*Text excerpt*

Kaleidoscope has two typical Transatlantic epics that bookend the CD and three that mix things up in the middle. The middle three do add a lot of colour and diversity to the whole kaleidoscopic pattern. It's seeing the five tracks arranged so carefully that you realise why Kaleidoscope is called Kaleidoscope. I love 'Shine', track two which is a typical Morsey type guitar motif with lovely instrumentation. 'Black as the Sky' reminds me of the Spocks Beard song 'Crack the Big Sky'; it is keyboard based and is by far the weakest track on view. Beyond the sun is dreamy, atmospheric and beautiful.
'Into the Blue' and 'Kaleidoscope' are the two 30 minute epics that do sit along place the other epics in the Transatlantic canon. Both tracks have typical Morse passages with wonderful off-beat Portnoy drumming. Stolt is a dream on 'Kaleidoscope' on the 7 minute mark.
CD2 has 8 cover versions. All of them mirror the originals, there is no Transatlantic excess here so if you know 'Goodbye Yellow Brick Road' by Elton then you will know the Trans version. I do love the bonus disc though because it shows us exactly who the influences are. Best track here is 'Sylvia' which is fab.

*Entries shown*
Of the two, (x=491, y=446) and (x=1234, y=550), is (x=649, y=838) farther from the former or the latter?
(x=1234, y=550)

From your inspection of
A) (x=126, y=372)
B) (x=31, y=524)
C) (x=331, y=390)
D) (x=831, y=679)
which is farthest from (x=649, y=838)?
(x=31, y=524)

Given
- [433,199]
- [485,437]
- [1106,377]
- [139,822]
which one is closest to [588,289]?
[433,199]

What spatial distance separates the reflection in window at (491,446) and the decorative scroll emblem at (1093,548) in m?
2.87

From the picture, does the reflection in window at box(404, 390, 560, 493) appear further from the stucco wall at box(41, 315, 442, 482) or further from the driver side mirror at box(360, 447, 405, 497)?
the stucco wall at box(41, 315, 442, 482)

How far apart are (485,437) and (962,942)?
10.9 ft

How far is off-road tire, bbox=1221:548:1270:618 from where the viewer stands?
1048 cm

==

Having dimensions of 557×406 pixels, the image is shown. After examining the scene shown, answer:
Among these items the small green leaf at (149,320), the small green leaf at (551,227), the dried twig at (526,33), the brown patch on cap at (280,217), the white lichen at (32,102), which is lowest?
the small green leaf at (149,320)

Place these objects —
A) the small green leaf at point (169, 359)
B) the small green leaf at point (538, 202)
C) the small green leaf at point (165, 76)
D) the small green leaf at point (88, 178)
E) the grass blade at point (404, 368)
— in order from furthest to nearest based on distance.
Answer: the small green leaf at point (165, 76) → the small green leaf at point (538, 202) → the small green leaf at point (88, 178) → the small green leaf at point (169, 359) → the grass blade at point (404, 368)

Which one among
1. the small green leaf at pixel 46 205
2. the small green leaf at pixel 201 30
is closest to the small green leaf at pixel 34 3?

* * *

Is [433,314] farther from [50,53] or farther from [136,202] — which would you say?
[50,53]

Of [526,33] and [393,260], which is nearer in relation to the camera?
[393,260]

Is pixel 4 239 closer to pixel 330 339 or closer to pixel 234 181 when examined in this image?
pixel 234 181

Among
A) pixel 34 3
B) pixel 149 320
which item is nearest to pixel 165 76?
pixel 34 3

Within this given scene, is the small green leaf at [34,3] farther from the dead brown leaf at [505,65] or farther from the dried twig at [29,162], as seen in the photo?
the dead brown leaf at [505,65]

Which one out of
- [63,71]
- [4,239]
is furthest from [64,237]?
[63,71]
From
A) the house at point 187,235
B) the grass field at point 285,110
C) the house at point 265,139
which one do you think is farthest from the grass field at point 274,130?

*Exercise instructions*
(A) In the Kaleidoscope review, which track does the reviewer call by far the weakest?
(B) List every track from the first disc of Kaleidoscope that the review names.
(C) Continue the Kaleidoscope album review from its final sentence.

*Answers to each task*
(A) 'Black as the Sky'

(B) 'Shine', 'Black as the Sky', 'Beyond the sun', 'Into the Blue', 'Kaleidoscope'

(C)
Negatives, there has to be negatives! Some of the singing is really not up to scratch. Five voices are singing throughout the 2 CDs. Neal Morse has a wonderfully warm and instantly recognisable voice that has evolved over decades of serious vocal scenarios. He has played every musical genre and I have watched his career slowly transend to its current position. Daniel Gildenlow can sing too but he is out of place amongst the four Transatlantic albums. Roine Stolt and his singing has been part of my life for such a long time that I have got used to his shortcomings. Portnoy and Trewavas cannot sing but they get far too much microphone time, Trewavas sings a long passage in the middle of the title track! Why?? Why not stick with Morse? Do we really need 5 vocalists when surely one would do? Spocks Beard had wonderful harmonies and I think Morse is trying to recreate this here but it just doesnt work. When Yes went on tour they did not have five singers!
Kaleidoscope is a 5 star album with a star knocked off for the singing arrangements.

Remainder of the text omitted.